Schreibe aus den folgenden Daten nur die Zeilen unverändert ab, die mit der Zeile mit „How much of“ beginnen und mit der Zeile mit „1488 centimetres“ enden, beide eingeschlossen.
####
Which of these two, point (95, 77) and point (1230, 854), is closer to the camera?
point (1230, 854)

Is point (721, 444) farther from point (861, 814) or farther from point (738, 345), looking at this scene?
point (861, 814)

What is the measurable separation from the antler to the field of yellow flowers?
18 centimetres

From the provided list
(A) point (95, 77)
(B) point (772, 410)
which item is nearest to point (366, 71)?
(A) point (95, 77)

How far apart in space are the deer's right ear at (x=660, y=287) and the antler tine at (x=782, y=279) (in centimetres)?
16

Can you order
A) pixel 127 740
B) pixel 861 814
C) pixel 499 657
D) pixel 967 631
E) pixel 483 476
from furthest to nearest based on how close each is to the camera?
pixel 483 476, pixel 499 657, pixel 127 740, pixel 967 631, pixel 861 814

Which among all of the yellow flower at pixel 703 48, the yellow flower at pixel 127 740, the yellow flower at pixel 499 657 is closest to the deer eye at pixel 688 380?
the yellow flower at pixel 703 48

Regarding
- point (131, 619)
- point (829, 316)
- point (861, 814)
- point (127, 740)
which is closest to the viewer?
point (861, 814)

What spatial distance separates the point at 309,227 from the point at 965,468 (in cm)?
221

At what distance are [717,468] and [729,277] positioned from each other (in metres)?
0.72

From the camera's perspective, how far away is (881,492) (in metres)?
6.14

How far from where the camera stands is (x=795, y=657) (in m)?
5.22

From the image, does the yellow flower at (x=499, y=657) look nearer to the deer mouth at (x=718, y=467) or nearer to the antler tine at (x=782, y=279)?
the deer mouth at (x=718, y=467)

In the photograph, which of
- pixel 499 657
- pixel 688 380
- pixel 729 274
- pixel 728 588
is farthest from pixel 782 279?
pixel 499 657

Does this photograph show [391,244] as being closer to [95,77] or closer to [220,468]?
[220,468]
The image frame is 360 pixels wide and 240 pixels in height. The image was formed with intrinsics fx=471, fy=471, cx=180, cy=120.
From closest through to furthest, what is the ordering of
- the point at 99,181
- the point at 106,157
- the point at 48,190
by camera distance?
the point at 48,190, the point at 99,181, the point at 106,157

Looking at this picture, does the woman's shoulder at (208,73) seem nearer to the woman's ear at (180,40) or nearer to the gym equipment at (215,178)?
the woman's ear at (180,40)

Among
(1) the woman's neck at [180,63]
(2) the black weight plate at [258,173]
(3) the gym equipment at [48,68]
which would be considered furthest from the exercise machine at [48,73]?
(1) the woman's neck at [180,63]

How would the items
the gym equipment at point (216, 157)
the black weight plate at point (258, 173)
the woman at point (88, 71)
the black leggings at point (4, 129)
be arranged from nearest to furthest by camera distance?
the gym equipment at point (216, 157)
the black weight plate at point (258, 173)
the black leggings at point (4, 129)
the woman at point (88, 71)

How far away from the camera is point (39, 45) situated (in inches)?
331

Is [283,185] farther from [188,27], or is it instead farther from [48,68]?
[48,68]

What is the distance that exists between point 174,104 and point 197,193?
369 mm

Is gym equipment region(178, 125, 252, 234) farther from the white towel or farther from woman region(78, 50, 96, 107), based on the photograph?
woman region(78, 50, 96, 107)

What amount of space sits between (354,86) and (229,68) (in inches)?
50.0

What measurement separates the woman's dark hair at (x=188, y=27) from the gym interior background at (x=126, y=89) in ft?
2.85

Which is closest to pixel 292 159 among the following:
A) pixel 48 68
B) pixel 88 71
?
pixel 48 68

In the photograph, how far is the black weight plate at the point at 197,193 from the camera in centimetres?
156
####
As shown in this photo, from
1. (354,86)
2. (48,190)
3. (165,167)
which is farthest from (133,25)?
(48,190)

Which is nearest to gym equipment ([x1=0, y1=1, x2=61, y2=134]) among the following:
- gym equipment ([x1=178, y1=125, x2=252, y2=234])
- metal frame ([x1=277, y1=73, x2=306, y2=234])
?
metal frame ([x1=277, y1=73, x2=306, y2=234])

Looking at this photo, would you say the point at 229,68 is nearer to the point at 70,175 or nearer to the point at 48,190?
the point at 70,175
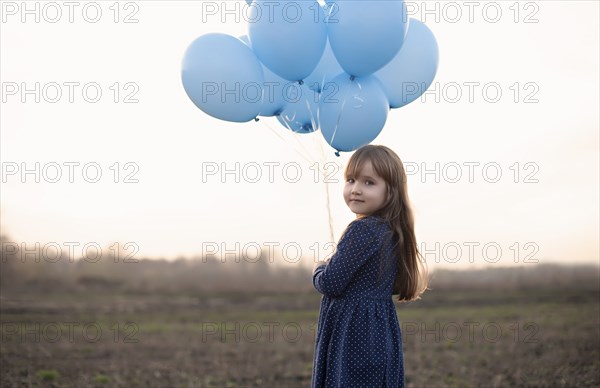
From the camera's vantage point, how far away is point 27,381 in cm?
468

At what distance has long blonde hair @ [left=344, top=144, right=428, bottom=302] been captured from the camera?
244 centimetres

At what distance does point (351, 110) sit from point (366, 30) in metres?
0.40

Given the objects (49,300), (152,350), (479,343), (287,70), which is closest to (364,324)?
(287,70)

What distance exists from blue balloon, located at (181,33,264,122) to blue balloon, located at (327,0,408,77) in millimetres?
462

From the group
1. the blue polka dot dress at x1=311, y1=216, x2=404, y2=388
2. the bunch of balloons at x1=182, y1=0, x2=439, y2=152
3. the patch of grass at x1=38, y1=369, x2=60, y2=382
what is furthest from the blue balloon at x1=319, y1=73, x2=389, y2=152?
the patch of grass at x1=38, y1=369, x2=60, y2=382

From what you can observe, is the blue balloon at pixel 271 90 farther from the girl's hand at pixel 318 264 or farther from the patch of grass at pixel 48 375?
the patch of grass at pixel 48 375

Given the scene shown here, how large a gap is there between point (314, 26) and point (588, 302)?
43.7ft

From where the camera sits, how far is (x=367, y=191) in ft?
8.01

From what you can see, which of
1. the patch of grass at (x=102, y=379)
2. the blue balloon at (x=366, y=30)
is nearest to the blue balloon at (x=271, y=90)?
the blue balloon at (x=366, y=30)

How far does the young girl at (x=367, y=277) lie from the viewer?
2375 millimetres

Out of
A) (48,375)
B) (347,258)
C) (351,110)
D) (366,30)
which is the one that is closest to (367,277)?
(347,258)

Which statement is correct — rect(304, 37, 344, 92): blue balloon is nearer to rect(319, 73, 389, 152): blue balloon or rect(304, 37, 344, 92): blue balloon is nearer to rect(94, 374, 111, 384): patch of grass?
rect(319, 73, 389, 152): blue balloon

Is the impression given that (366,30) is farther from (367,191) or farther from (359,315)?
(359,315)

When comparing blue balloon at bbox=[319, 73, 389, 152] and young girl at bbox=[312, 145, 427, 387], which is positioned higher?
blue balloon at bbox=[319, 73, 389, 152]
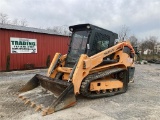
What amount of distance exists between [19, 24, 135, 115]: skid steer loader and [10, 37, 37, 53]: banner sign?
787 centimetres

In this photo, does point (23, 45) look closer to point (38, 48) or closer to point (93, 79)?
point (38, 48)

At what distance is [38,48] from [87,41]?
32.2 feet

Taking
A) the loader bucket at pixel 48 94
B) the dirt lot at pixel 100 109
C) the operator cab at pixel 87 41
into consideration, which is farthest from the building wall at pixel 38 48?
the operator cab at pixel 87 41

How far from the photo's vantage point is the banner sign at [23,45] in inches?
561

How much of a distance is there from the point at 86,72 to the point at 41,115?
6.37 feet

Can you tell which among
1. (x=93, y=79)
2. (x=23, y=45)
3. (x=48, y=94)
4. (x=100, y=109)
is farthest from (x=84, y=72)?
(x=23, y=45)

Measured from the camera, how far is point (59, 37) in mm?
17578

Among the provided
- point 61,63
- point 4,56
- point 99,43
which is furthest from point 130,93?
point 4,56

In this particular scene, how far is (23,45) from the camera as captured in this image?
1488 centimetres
####
* Lösung der Aufgabe:
How much of a distance is there from the point at 86,72 to the point at 41,115?
6.37 feet

Can you tell which among
1. (x=93, y=79)
2. (x=23, y=45)
3. (x=48, y=94)
4. (x=100, y=109)
is farthest from (x=84, y=72)?
(x=23, y=45)

Measured from the camera, how far is point (59, 37) in mm?
17578

Among the provided
- point 61,63
- point 4,56
- point 99,43
which is furthest from point 130,93?
point 4,56

In this particular scene, how far is (23,45) from the camera as captured in this image?
1488 centimetres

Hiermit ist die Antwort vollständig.